-------- Article

Use more complex codecs

Many codecs (e.g. Opus which is based on CELT) are based on Discrete Cosine Transform (DCT). Consequently, mixing in the frequency domain is also done by simple summation of the frequency samples.

Any help in this area is more than welcome!

EDIT: Summary of a discussion with @gmaxwell on #opus on irc.freenode.net. I will keep this list updated while getting new insights.

Transformation between time/frequency domain itself doesn't do any compression. Different approaches need different data representations.

Discussed approaches:

Entropy Coding: This is the most common approach. While it is possible to perform this operation based on (historical) statistical data, the encoded data is not additively homomorphic
Filter: This can and should be performed. The representation stays the same but improves the data quality or prepares the data for additional operations.
Example: Remove frequencies which the human ear can't hear.
Subband stretching: Encode subbands in which the human ear has a lower resolution with less accuracy.
Example (MP3): hybrid filter bank
Example (JPG): coefficient quantization
Relative coding: Assuming that natural data does not change a lot in small time intervals, encoding consecutive frames with relative numbers results in smaller numbers.
Approach: Combine multiple frames into macroframe. Only the first frame is encoded absolutely with more bits while the following ones are stored relatively.

----------------

* Task to complete: From the codec discussion above, reproduce word for word the passage that opens with the words "Entropy Coding: This" and closes with "for additional operations.".

-------- Entries shown

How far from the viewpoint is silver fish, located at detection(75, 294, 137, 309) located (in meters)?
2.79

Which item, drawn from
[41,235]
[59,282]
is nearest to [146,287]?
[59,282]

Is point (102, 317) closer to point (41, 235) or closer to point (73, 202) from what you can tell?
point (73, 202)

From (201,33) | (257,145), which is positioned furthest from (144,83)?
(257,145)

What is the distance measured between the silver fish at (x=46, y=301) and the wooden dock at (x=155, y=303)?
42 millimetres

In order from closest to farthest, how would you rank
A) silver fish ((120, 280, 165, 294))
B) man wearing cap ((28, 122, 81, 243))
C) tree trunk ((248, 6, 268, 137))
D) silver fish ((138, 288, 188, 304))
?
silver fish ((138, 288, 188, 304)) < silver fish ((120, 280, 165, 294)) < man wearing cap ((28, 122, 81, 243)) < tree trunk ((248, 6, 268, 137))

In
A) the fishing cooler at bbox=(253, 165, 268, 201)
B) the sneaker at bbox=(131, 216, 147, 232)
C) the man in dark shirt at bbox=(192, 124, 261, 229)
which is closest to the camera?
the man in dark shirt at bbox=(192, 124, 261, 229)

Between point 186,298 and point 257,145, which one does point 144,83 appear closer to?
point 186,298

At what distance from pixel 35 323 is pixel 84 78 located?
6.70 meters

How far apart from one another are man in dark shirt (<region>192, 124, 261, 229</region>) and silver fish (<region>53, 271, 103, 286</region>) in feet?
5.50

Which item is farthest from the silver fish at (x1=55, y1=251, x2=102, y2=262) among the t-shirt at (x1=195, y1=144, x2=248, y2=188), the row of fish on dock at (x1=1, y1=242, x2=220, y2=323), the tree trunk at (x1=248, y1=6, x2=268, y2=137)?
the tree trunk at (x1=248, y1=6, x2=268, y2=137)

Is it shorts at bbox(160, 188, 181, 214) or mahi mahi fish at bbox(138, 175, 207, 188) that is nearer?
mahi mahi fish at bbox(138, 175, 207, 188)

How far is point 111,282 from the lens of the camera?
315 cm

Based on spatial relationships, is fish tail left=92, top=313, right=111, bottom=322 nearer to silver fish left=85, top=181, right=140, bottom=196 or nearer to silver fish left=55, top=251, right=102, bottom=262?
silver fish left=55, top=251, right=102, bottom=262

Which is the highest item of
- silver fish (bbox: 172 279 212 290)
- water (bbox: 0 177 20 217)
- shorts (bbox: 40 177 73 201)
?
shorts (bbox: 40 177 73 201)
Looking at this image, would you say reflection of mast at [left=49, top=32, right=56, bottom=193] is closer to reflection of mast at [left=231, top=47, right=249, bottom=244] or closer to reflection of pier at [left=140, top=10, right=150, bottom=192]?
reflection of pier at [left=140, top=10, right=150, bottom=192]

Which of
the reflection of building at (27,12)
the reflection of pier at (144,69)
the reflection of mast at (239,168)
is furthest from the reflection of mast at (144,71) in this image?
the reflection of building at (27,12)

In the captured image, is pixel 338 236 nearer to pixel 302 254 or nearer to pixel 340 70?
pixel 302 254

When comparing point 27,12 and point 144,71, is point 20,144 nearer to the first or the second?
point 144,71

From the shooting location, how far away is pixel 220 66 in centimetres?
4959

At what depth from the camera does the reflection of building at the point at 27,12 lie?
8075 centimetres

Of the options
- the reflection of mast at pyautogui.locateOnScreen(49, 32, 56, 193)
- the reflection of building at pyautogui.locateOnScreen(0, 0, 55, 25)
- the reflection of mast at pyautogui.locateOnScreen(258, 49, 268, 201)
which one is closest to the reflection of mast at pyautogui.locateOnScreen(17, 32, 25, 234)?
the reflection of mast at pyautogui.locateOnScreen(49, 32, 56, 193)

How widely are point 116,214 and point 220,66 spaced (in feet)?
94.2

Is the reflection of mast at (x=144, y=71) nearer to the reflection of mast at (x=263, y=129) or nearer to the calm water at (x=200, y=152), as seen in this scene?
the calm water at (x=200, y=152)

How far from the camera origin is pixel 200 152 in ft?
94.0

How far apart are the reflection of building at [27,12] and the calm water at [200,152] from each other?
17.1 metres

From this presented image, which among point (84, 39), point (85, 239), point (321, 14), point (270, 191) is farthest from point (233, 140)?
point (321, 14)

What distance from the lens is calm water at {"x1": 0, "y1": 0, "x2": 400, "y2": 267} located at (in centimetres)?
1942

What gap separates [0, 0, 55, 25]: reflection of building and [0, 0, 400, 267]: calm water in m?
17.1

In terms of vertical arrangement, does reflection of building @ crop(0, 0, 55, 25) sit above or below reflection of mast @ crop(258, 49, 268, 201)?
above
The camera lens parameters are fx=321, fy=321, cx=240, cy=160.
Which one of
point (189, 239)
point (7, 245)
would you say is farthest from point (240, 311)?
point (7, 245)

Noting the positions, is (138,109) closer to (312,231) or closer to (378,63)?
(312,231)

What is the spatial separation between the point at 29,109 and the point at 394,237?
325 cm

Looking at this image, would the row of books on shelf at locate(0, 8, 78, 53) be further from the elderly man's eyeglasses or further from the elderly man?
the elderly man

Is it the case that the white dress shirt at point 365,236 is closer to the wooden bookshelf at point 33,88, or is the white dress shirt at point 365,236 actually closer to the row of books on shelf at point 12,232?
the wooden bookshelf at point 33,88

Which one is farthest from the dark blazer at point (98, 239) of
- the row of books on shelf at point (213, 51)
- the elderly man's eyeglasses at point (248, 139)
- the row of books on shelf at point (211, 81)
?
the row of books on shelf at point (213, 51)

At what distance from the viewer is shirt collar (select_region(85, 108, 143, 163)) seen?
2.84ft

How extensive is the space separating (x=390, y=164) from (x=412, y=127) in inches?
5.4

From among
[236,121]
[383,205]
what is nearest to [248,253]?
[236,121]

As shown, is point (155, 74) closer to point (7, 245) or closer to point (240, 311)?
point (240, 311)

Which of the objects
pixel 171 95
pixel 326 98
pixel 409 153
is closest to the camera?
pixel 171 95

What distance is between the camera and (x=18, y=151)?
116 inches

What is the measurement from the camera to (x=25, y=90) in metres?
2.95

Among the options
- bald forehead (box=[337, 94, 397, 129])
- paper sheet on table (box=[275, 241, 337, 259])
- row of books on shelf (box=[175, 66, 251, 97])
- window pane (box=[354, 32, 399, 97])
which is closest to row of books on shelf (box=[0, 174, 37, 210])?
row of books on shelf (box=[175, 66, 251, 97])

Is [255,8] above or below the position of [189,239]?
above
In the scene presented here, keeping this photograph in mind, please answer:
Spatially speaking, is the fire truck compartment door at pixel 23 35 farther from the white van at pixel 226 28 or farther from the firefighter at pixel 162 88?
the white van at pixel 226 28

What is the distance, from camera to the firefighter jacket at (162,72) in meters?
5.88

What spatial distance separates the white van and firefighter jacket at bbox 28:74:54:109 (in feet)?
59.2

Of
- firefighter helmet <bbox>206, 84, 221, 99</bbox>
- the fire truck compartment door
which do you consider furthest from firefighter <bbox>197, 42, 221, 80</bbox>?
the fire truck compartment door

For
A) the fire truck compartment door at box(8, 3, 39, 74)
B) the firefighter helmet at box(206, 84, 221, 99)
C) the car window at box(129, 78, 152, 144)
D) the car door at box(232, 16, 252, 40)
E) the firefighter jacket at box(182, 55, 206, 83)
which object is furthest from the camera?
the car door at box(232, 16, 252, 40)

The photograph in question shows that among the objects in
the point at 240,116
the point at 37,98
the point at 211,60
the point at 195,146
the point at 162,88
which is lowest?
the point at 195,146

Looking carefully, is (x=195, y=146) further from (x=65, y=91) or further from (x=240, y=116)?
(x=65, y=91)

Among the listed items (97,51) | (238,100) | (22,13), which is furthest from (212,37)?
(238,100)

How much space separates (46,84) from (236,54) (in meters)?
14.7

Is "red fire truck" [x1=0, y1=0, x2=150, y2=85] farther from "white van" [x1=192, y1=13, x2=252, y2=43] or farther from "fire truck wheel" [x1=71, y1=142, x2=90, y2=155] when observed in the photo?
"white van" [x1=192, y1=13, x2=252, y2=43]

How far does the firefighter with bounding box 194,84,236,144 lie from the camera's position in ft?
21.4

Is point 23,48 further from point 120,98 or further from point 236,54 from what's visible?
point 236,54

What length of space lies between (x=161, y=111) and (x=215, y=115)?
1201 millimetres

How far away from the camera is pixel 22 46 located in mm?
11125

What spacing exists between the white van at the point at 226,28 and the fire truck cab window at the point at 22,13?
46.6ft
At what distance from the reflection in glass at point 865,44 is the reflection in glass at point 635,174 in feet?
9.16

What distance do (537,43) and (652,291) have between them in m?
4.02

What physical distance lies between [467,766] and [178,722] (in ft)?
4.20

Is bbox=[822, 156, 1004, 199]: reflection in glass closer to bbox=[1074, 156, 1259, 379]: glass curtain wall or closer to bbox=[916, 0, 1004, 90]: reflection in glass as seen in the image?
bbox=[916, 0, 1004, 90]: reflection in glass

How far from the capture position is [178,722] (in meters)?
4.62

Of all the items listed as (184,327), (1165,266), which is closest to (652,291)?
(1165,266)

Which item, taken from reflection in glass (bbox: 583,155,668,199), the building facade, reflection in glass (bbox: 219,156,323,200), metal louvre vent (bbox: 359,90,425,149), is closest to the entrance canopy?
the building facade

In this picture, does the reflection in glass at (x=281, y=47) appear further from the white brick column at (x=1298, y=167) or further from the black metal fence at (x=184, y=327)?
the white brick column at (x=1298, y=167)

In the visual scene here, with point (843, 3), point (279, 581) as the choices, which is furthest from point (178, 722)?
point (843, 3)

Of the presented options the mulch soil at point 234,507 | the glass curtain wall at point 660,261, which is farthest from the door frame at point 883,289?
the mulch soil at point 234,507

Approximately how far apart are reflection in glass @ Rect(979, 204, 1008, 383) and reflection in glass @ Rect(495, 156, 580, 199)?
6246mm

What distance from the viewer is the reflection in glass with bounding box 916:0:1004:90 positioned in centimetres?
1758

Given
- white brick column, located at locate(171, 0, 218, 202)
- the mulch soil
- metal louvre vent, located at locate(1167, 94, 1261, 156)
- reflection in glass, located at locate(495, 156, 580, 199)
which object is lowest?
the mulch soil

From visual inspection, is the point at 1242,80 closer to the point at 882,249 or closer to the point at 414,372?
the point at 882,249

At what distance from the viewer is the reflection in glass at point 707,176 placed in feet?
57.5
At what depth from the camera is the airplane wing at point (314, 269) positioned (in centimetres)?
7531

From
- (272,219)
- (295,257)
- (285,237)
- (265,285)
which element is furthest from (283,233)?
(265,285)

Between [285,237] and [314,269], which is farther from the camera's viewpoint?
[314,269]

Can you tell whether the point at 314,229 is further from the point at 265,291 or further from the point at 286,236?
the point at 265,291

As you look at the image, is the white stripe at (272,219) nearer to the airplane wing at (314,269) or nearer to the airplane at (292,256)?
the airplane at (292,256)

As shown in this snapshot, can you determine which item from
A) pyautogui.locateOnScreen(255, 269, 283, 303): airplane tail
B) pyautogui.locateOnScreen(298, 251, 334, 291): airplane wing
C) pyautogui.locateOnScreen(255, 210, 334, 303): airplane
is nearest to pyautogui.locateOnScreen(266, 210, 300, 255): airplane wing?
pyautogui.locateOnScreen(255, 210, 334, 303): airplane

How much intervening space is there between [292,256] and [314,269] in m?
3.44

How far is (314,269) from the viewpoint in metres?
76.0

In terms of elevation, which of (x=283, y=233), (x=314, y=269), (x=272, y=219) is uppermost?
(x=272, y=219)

----------------

* Task solution:
Entropy Coding: This is the most common approach. While it is possible to perform this operation based on (historical) statistical data, the encoded data is not additively homomorphic
Filter: This can and should be performed. The representation stays the same but improves the data quality or prepares the data for additional operations.